Supplied material:
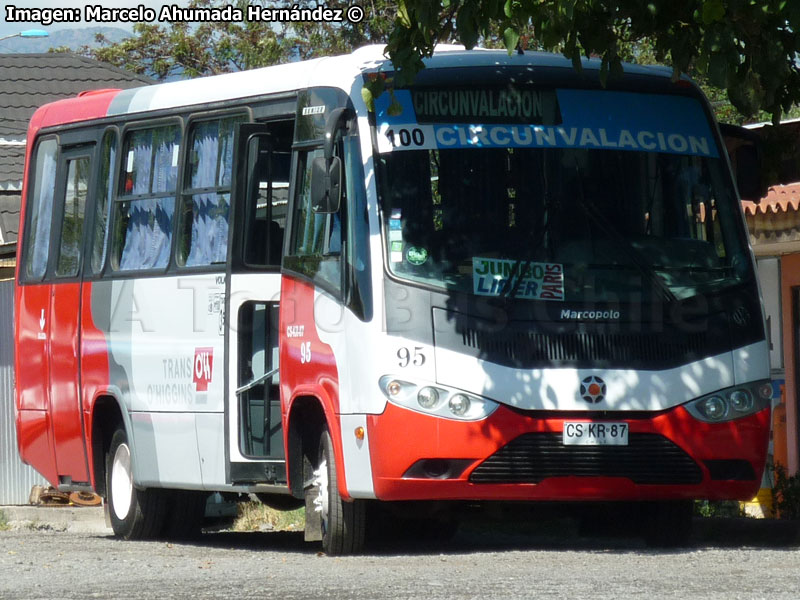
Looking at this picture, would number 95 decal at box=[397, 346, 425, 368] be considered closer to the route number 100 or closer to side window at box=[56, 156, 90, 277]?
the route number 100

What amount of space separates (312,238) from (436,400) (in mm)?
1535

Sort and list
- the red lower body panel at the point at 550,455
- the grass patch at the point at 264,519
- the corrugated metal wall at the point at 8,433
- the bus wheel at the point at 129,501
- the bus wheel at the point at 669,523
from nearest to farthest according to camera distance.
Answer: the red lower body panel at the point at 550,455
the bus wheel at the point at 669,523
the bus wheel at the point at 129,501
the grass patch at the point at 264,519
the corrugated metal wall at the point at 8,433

Set exercise: Could you copy all of the data above word for word, leaving out the picture?

Exercise answer:
Looking at this picture, would number 95 decal at box=[397, 346, 425, 368] be considered closer to the route number 100 or closer to side window at box=[56, 156, 90, 277]?
the route number 100

What amount of space separates (312,238) from (436,400) (in mm)?
1535

Sort and list
- the red lower body panel at the point at 550,455
- the grass patch at the point at 264,519
- the corrugated metal wall at the point at 8,433
- the bus wheel at the point at 129,501
- the bus wheel at the point at 669,523
from nearest to farthest according to camera distance.
Answer: the red lower body panel at the point at 550,455
the bus wheel at the point at 669,523
the bus wheel at the point at 129,501
the grass patch at the point at 264,519
the corrugated metal wall at the point at 8,433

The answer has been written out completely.